# Need Some Ideas...Rocco and Puppy



## Mcap (Mar 31, 2012)

Ok...This is blowing my mind! Rocco is now almost 9 mos old and continues to have bacterial infections, hair loss on sides and constant scratching. We have him on a totally raw diet and have for the last 3 months or so. We supplement with fish oil, probiotics, some herbal supps from our vet, locally grown honey, etc etc. He has also been on Temeral-P which cleared things up the first go around, but does nothing for him now. All treats are freeze dried raw and we recently removed his Nylabone (he's been through 3 or 4 of them). He has been on antibiotics 3 or 4 times and it does clear things up for the most part, but it always comes back.The vet checked him for mites and saw nothing, but suggested putting Rocco on Revolution (every 2 weeks for 3 doses). He has had 2 doses and there has not been any change.

We bring in a new Puppy (Sonny) 6 weeks ago, and now he developed a bacterial infection and is scratching. Sonny is also on a raw diet and gets no commercial treats. He also gets fish oil, probiotics, some coconut oil and now benedryl. Our vet did not prescribe antibiotics for Sonny and said to keep bathing him with an anti bacterial shampoo. He is not getting any better.

Our vet finally gave up and suggested we take Rocco to a dermatologist which is happening on Thurs.
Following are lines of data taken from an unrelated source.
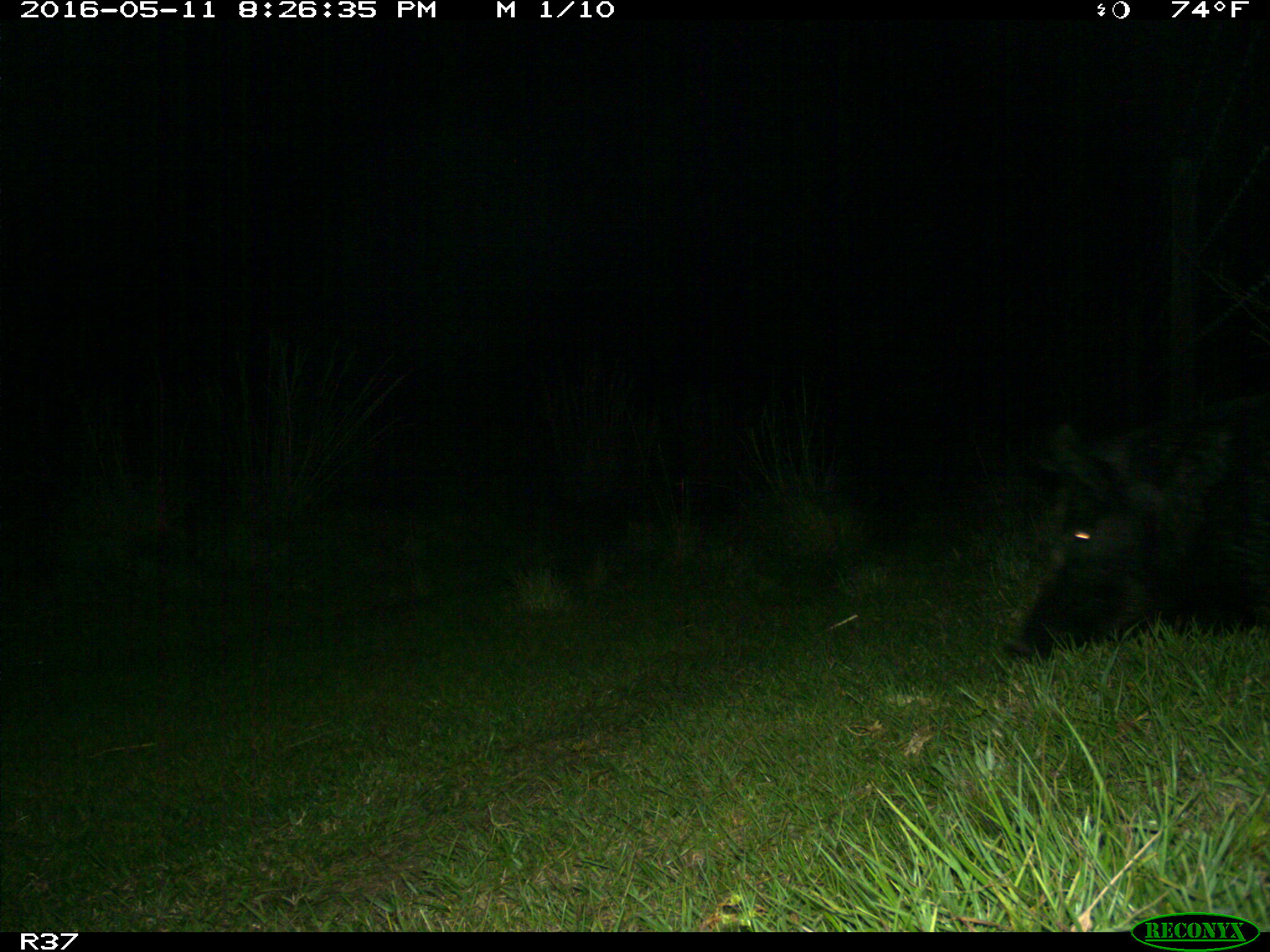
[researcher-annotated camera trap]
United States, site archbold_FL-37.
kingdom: Animalia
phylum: Chordata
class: Mammalia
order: Artiodactyla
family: Suidae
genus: Sus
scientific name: Sus scrofa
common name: wild boar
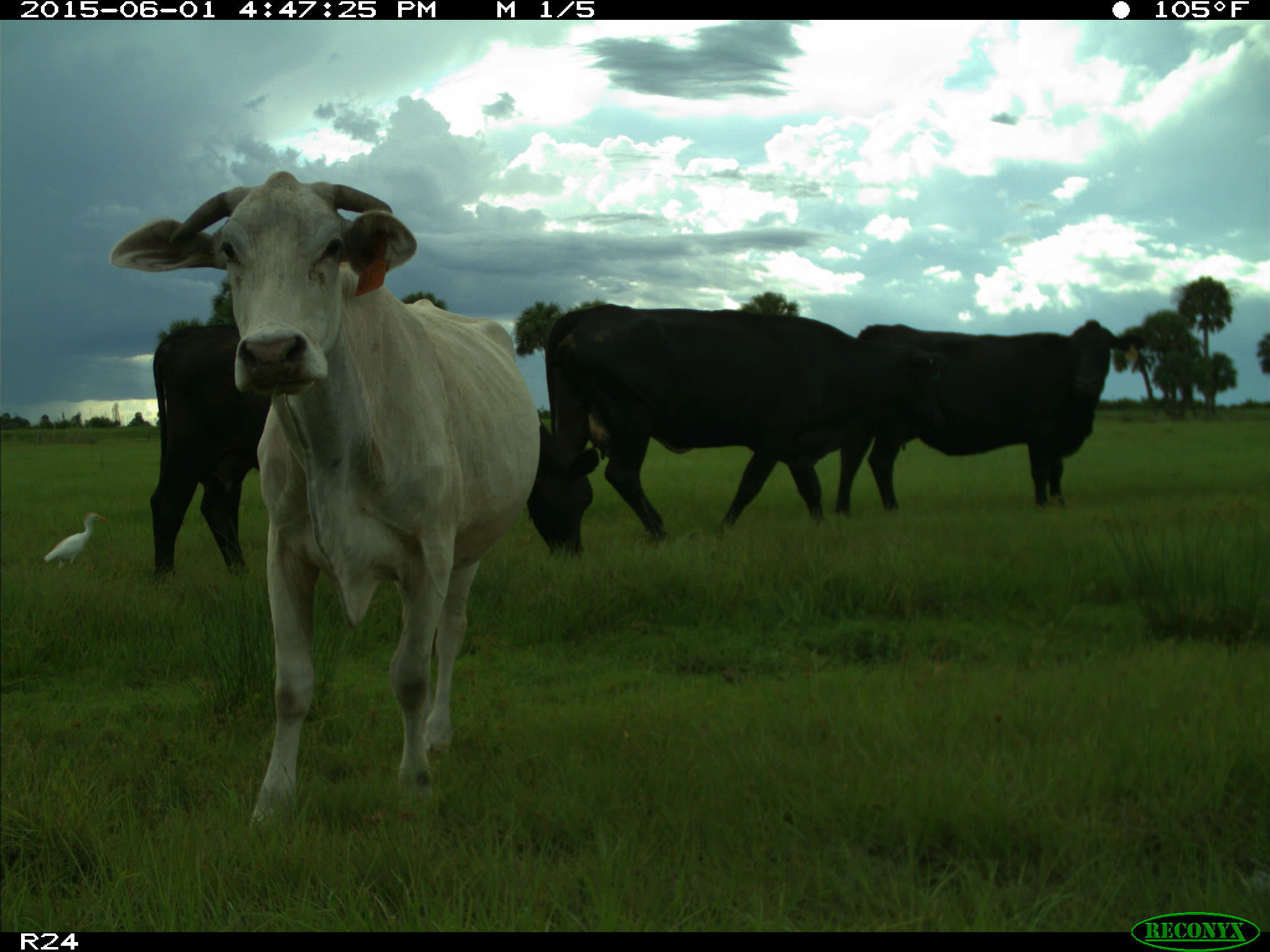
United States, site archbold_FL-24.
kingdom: Animalia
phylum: Chordata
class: Mammalia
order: Artiodactyla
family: Bovidae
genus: Bos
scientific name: Bos taurus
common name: domestic cow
Bos taurus (domestic cow).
I cannot believe that both dogs are allergic to a food source and convinced it must be something in the house. Rocco gets mainly beef and Sonny has been getting Beef, chicken and duck. We have wood floors in the kitchen and just had the carpet replaced in the family room. They sleep in crates with plastic bottoms. I was thinking about putting Sonny back on kibble, but I am hesitant, knowing that it is just "dead" food.

Has anyone experienced anything similar?

Thanks

Mike


----------



## carmspack (Feb 2, 2011)

visit the shed-x supplement thread , see if there is anything that you recognize as a starting off point 
sounds similar 

also you said he has been raw fed for the last 3 months (out of a 9 month life so far) . What was his diet previously , why did you change. What are the herbal supplements.
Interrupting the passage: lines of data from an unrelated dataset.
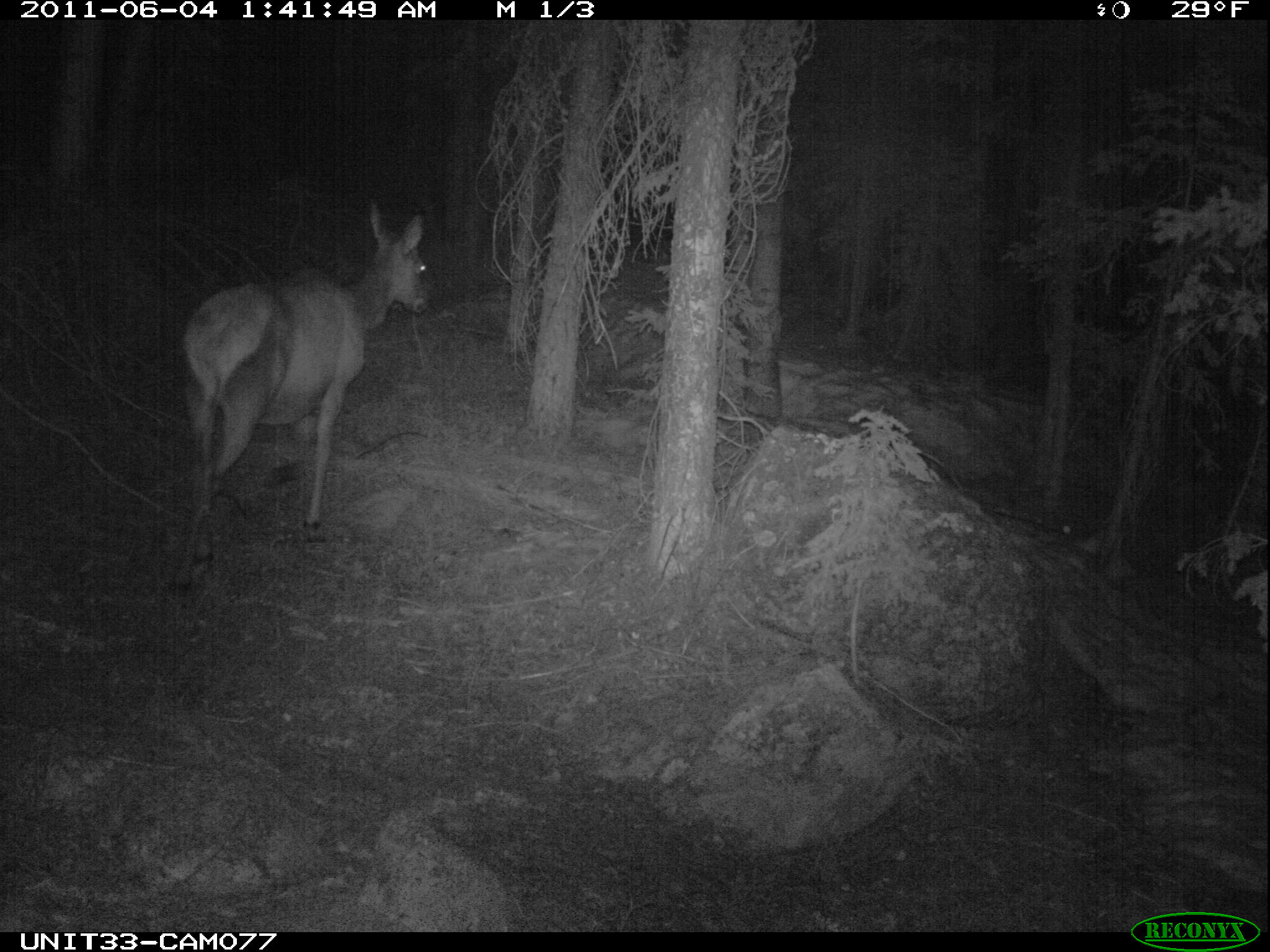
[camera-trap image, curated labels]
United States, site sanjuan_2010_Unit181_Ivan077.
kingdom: Animalia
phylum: Chordata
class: Mammalia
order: Artiodactyla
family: Cervidae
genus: Cervus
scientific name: Cervus elaphus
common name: red deer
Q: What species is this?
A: Cervus elaphus (red deer).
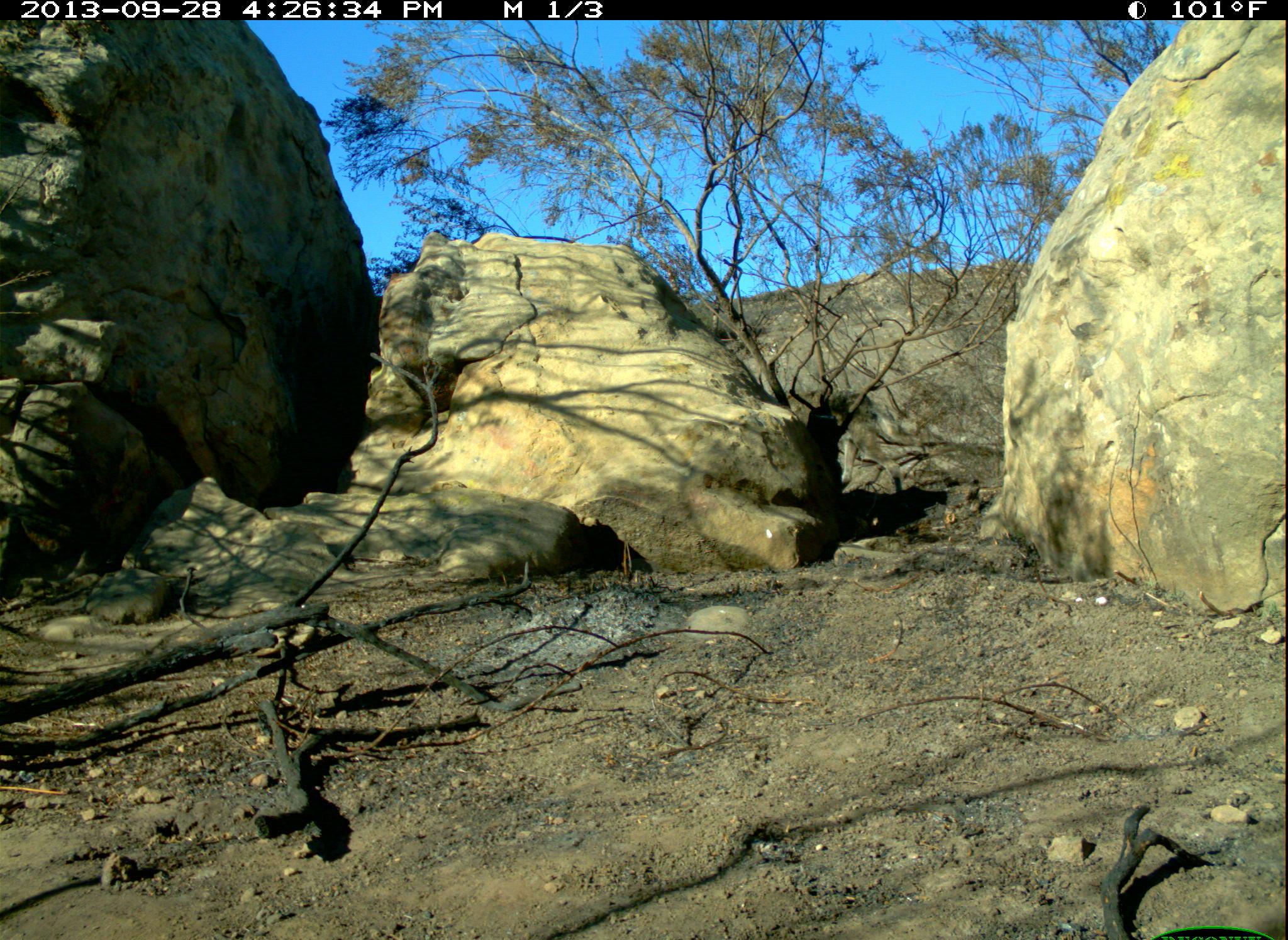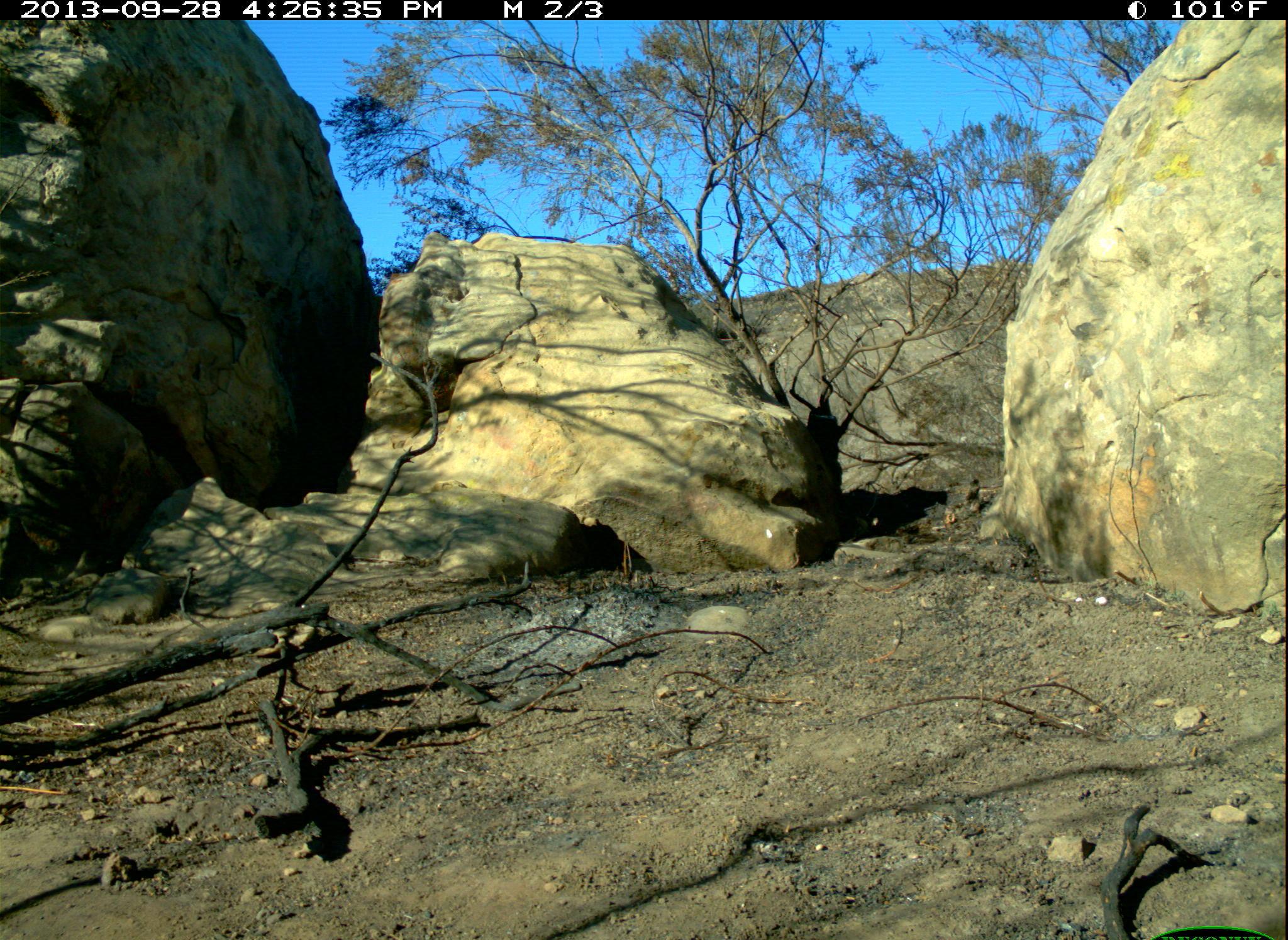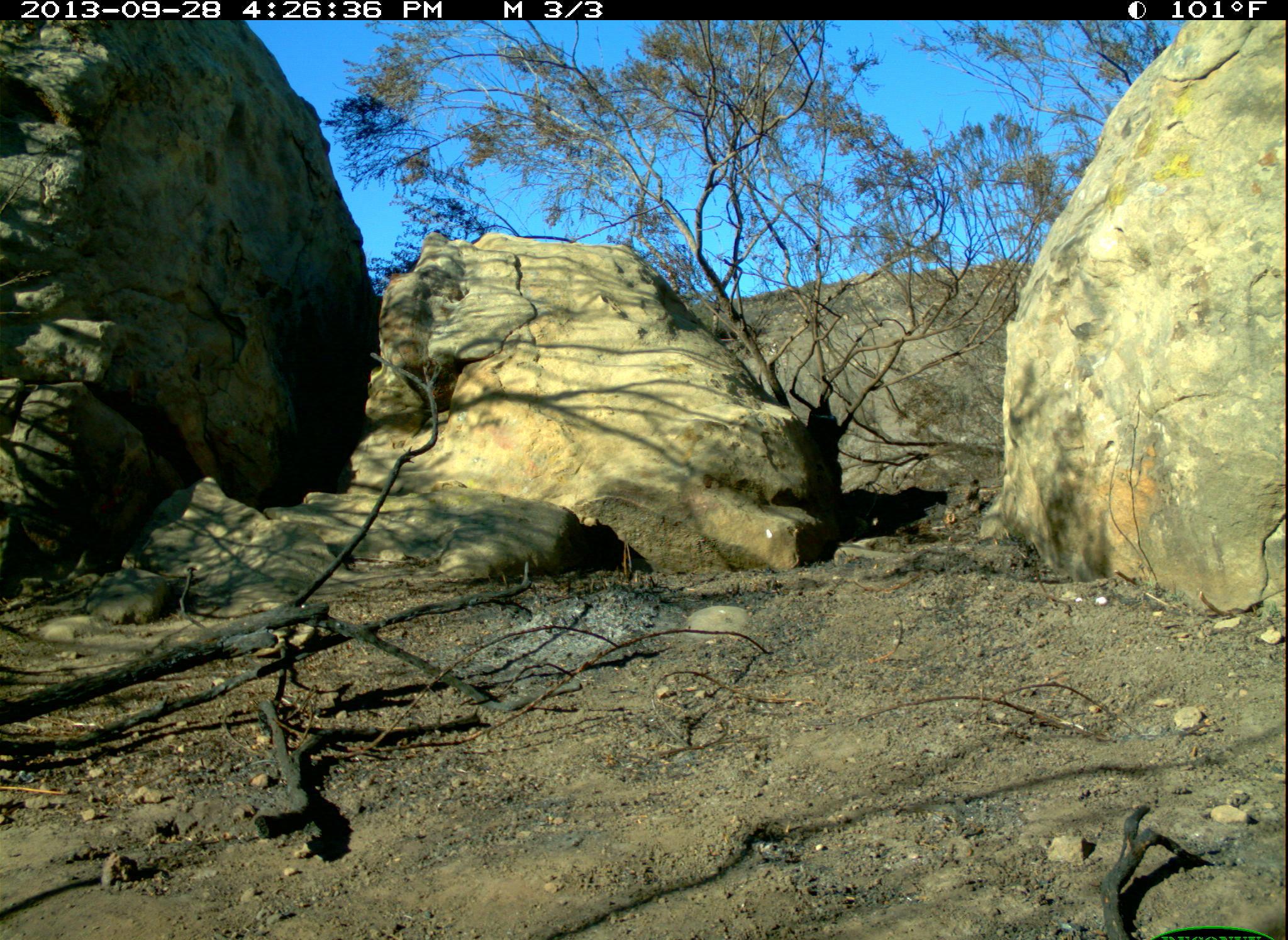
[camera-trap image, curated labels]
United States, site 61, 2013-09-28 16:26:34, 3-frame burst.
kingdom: Animalia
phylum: Chordata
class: Mammalia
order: Carnivora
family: Canidae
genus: Canis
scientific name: Canis latrans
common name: coyote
Coyote (Canis latrans).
look to Dogs Naturally -- July / Aug issue features Allergies as the cover topic 
here is a link to an older issue http://www.dogsnaturallymagazine.com/a-new-look-at-canine-allergies/

Carmen
CARMSPACK.com


----------



## Jax08 (Feb 13, 2009)

Do you have any pesticides outside that have been sprayed? Are you sure what Rocco has isn't a contagious skin disease? Have you ever had the bacterial infection cultured to find out exactly what it is?


----------



## GatorBytes (Jul 16, 2012)

First I would think putting him on kibble would be a step backwards. He needs the enzymes and amino acids in whole natural form to assist immune system. 

Are both on coconut oil? They could be experiencing die-off symptoms (herxing). With the abx. (couple rounds) cycling. Bacteria are winning and could be a co-factor w/yeast - coconut oil still good for that, but if symptoms heavy, can give a day or two rest for liver to catch up (overburdened w/toxins) and re-introduce at smaller dose and work up. Probiotcs away from meds? 
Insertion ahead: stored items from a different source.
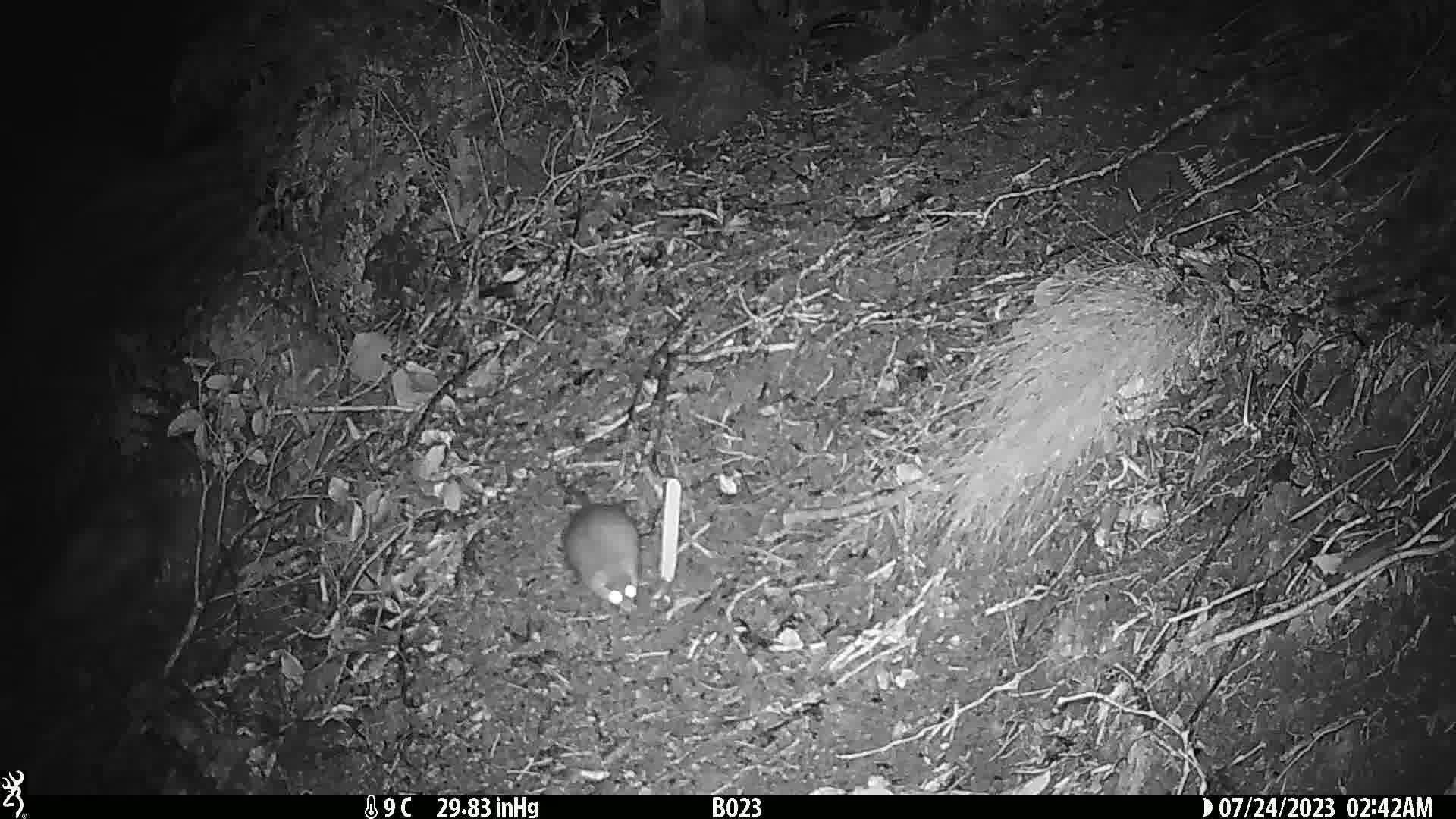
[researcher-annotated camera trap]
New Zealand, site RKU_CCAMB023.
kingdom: Animalia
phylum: Chordata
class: Mammalia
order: Rodentia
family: Muridae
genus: Rattus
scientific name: Rattus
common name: rat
Have both dogs been treated by same vet for vaccination protocol? You could try homeopathic detox for vaccinosis. If the vaccine was cultured via bovine there could be a sensitivity to beef because of.

I am curious too about what herbals 

It may be related between them, may not....the youger pup could have a demondex (spell?) mange - immune reaction from the vaccine. While the other is cycling die-off...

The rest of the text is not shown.